According to Bloomberg, the losses of mining companies after the halving of the reward may exceed $10 billion, according to the US media. It was also written in the news that both large and listed companies such as Marathon Digital, RIOT and Cleanspark have made large investments and want to enter this situation in the most ready way by acquiring small companies that are competitors.
“This is the final push for miners”
Speaking to Bloomberg, CoinShares analyst Matthew Kimmell said that miners are now firing their last bullets on the subject and used the following statements:
“This is the final push for miners to squeeze out as much revenue as they can before their production takes a big hit. With revenues across the board decreasing overnight, the strategic response of each miner, and how they adapt, could well determine who comes out ahead and who gets left behind.”

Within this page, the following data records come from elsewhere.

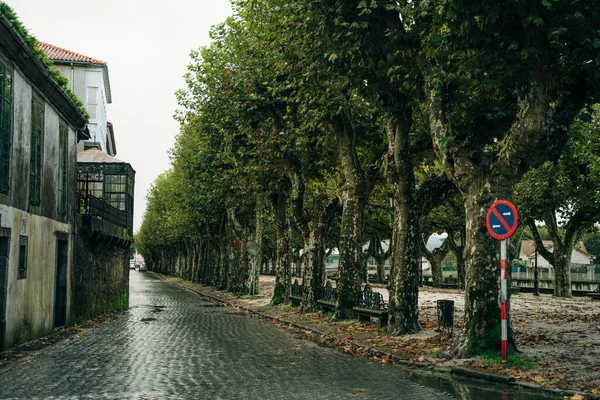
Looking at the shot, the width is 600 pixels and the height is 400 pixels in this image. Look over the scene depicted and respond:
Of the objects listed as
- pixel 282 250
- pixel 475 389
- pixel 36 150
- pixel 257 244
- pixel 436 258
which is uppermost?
pixel 36 150

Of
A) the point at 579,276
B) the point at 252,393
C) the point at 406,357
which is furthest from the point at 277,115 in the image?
the point at 579,276

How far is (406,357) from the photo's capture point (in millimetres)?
11820

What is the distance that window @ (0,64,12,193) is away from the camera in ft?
41.0

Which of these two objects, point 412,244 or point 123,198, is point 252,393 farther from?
point 123,198

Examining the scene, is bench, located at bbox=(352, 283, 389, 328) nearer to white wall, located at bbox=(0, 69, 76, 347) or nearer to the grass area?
the grass area

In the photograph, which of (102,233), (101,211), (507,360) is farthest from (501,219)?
(101,211)

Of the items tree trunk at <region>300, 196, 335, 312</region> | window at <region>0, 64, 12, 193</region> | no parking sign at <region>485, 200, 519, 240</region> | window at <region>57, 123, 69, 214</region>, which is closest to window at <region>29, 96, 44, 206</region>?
window at <region>0, 64, 12, 193</region>

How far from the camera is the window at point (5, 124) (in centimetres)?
1248

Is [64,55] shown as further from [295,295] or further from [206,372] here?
[206,372]

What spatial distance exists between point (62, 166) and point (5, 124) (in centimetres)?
514

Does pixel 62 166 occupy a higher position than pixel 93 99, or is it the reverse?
pixel 93 99

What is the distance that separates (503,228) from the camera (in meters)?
10.5

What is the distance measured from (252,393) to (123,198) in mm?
20880

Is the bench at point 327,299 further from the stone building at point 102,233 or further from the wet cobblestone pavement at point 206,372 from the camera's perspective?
the stone building at point 102,233
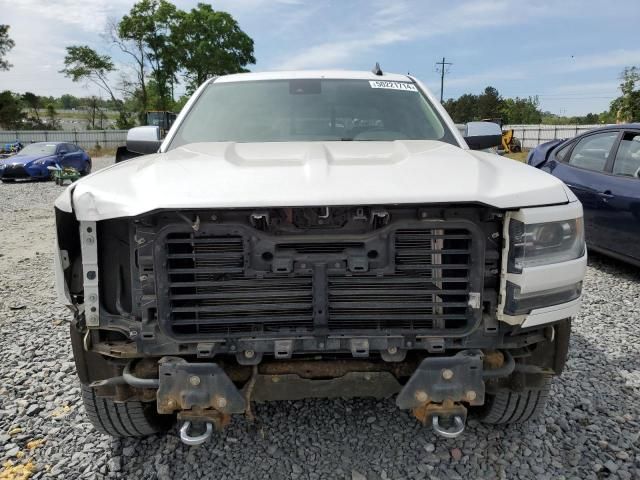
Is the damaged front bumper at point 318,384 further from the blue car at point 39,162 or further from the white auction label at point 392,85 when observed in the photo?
the blue car at point 39,162

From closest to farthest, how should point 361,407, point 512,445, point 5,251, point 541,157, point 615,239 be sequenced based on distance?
point 512,445, point 361,407, point 615,239, point 541,157, point 5,251

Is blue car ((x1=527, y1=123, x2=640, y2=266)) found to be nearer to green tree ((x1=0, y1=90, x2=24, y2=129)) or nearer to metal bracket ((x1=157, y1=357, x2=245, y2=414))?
metal bracket ((x1=157, y1=357, x2=245, y2=414))

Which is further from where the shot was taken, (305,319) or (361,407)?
(361,407)

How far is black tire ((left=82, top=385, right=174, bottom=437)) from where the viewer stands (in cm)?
241

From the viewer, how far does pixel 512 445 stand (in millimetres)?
2584

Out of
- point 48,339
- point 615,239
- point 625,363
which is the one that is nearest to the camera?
point 625,363

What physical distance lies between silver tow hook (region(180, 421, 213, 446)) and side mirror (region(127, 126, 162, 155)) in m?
1.99

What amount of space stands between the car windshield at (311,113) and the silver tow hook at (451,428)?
5.65 ft

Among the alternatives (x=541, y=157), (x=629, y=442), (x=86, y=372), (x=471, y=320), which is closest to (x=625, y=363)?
(x=629, y=442)

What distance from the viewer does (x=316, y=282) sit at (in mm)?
1978

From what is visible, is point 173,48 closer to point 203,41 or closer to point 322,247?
point 203,41

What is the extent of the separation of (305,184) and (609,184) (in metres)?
4.54

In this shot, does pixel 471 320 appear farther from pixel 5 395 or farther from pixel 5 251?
pixel 5 251

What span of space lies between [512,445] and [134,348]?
1.92 meters
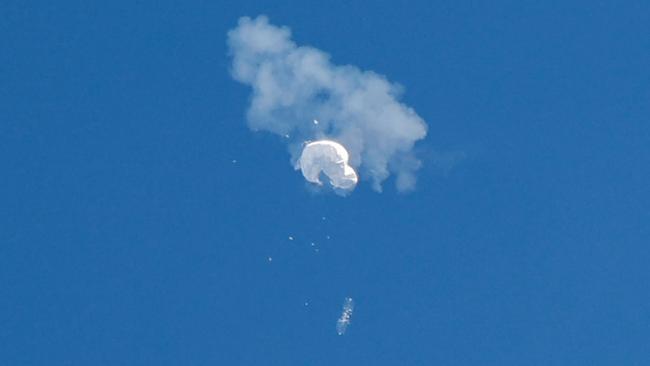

They reached $20 billion in value
Bloomberg also noted that miners have been using sophisticated machines since 2013, and according to JPMorgan’s latest report, the total value of 14 listed mining companies in the US has reached $20 billion. While US mining firms are currently the face of the industry, they account for only 20% of the world’s computing power. While there is still a significant number of individual miners, according to crypto research firm TheMinerMag, their job is about to get a lot harder. Companies listed on exchanges can borrow and raise money through share sales, but the rest will need either investment or loans.
$2 billion short position
The value of short positions in mining stocks, which have already been lagging for some time, is around $2 billion. According to Ihor Dusaniwsky, director of investment analysis firm S3 Partners, this $2 billion short position value corresponds to 15% of the total market capitalization of the companies. A giant short position of $867 million in Marathon Digital is also not going unnoticed.
The explosion came months after the last halving
While halving rewards increases miners’ costs and reduces their earnings, it always has a positive effect on the price of Bitcoin. For example, about 6 months after the last halving in May 2020, Bitcoin began a sharp upward movement. Bitcoin, which was around $9,000 in May 2020, peaked at $64,000 (at the time) in April 2021, about a year later.
With fewer Bitcoins entering circulation, the already limited supply of Bitcoin has always made it a more valuable asset. Therefore, even though miners’ costs are increasing, the rising Bitcoin price seems to compensate for this situation.
At the time of writing, Bitcoin is trading above $66,000.